Il arriva alors dans le royaume des Ronfles (Ronfle est le nom breton qui signifie Ogre) et ces monstres accoururent aussi à lui pour le dévorer.
Mais, il se hâta de leur distribuer le lard dont étaient chargés quatre de ses mulets, et ils dévorèrent le lard, puis, les quatre mulets qui le portaient.
Après quoi, le roi des Ronfles dit aussi à Efflam :
— Je suis le roi des Ronfles, si jamais tu as besoin de moi ou des miens, souffle dans cette trompe (et il lui présenta une trompe), et en quelque lieu que tu te trouves, nous arriverons aussitôt.
Efflam prit la trompe, remercia le roi des Ronfles et se remit en route avec les quatre mulets qui lui restaient.
Il arriva alors dans le royaume des Fourmis, et se vit en un instant environné de fourmis grandes comme des chats, au point de ne pouvoir avancer.
Il se hâta de vider ses sacs de blé, pour ne pas être dévoré par elles, car elles aussi paraissaient affamées, et quand elles eurent mangé le blé, ce qui fut bientôt fait, avec les quatre mulets qui le portaient, la reine des Fourmis s’avança vers lui et lui parla de la sorte :
— Nous te devons la vie, car nous allions toutes mourir de faim, tant est grande la famine qui règne chez nous. Mais, je te revaudrai ce service. Prends ce petit sifflet d’ivoire, et, quand tu auras besoin de moi et des miens, souffle dedans, et nous arriverons aussitôt, en quelque lieu que tu sois.
Efflam prit le sifflet, remercia la reine des Fourmis et se remit en route, seul à présent, puisque ses douze mulets avaient été dévorés par les lions, les ogres et les fourmis.
Il arriva, peu après, devant le Palais-Enchanté.
C’était un palais magnifique au delà de tout ce qu’on peut dire.
Il frappa à la porte. On lui ouvrit et il dit au portier :
— Je voudrais parler à votre maîtresse.
Le portier le conduisit devant une jeune fille d’une grande beauté.
Il en fut tellement ébloui, qu’il resta la bouche ouverte à la regarder, sans rien dire.
Enfin, quand il put parler, il lui fit connaître le sujet de sa visite.
— Je vous suivrai, répondit la princesse, mais, seulement quand vous aurez accompli
quelques travaux par lesquels je veux vous éprouver. Ainsi, il vous faudra d’abord passer une nuit avec mon lion, dans sa cage, avec une tourte de pain pour lui donner à
manger.
— J’essaierai, princesse, répondit Efflam, fort peu rassuré, mais n’en faisant rien
paraître.
La nuit venue, on lui donna une tourte de pain et on l’enferma dans la cage du lion.

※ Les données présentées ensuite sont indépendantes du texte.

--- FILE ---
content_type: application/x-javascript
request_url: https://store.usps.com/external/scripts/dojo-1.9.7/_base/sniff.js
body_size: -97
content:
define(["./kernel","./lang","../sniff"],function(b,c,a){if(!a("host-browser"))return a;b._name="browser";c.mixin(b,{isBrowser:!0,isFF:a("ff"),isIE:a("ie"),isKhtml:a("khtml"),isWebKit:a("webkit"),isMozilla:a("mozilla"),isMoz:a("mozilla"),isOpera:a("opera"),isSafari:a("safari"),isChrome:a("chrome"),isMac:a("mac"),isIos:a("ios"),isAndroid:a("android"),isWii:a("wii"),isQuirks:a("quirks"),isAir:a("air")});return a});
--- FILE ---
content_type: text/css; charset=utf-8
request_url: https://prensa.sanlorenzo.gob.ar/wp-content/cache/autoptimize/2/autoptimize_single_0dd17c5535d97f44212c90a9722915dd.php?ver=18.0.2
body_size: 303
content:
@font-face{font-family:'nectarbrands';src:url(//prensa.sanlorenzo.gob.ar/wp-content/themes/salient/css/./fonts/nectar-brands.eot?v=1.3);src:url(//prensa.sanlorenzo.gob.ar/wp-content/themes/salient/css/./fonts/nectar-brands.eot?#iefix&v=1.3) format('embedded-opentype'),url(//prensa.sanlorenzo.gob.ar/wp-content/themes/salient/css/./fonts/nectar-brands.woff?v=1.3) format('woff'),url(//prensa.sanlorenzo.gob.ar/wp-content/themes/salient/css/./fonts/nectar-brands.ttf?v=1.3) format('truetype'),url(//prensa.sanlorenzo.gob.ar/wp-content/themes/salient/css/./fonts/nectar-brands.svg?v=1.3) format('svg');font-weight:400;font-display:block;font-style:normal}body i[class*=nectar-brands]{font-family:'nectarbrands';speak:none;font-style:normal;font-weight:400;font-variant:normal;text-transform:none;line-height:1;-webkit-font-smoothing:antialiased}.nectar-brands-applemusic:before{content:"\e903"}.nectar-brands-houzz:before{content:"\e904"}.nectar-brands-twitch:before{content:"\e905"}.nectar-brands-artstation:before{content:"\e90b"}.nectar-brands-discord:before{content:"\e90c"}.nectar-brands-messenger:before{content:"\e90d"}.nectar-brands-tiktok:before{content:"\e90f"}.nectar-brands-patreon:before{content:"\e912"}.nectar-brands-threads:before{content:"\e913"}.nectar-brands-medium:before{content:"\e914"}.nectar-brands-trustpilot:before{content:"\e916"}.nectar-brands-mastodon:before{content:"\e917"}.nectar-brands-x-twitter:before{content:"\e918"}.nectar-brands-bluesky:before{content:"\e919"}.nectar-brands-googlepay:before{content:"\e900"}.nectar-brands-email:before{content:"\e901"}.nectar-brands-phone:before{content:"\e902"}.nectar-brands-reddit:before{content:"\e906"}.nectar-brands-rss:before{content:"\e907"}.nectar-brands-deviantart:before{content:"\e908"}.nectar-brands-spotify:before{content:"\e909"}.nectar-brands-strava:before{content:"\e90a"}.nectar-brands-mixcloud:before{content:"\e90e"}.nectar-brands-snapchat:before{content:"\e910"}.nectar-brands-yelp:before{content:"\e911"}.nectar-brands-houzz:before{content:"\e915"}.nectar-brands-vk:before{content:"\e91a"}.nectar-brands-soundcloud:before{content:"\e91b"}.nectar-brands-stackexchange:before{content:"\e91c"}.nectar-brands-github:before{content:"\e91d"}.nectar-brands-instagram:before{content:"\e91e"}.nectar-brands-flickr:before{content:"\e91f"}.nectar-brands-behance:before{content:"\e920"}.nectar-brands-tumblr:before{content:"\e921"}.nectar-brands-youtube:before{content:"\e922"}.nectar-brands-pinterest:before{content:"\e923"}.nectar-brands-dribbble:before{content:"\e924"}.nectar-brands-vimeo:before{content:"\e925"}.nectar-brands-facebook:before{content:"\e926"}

— Donne-moi de ton pain, lui dit le lion.
Et avec son couteau il coupa un morceau de la tourte et le jeta au lion, qui l’avala d’une bouchée et dit :
— Donne-moi encore de ton pain.
Efflam lui jeta un second morceau, puis, un troisième, un quatrième, jusqu’à ce qu’il ne lui en restât plus.
— A présent, il va me dévorer, pour sûr, pensait-il.
Mais, il se souvint en ce moment que le roi des Lions lui avait promis de venir à son secours, et lui avait donné une trompette pour l’appeler.
Il se hâta de souffler dans sa trompette et le roi des Lions accourut aussitôt, comme un ouragan, et mit en pièces le lion de la princesse.
Le lendemain matin, Efflam sortit sain et sauf de la cage et se présenta devant la princesse, étonnée de le voir encore en vie, et lui dit :
— J’ai passé la nuit avec votre lion, dans sa cage, et me voici
Viendrez-vous à présent avec moi, princesse ?
— Oui, répondit-elle, quand vous aurez passé une autre nuit avec mon second Ronfle, dans son antre.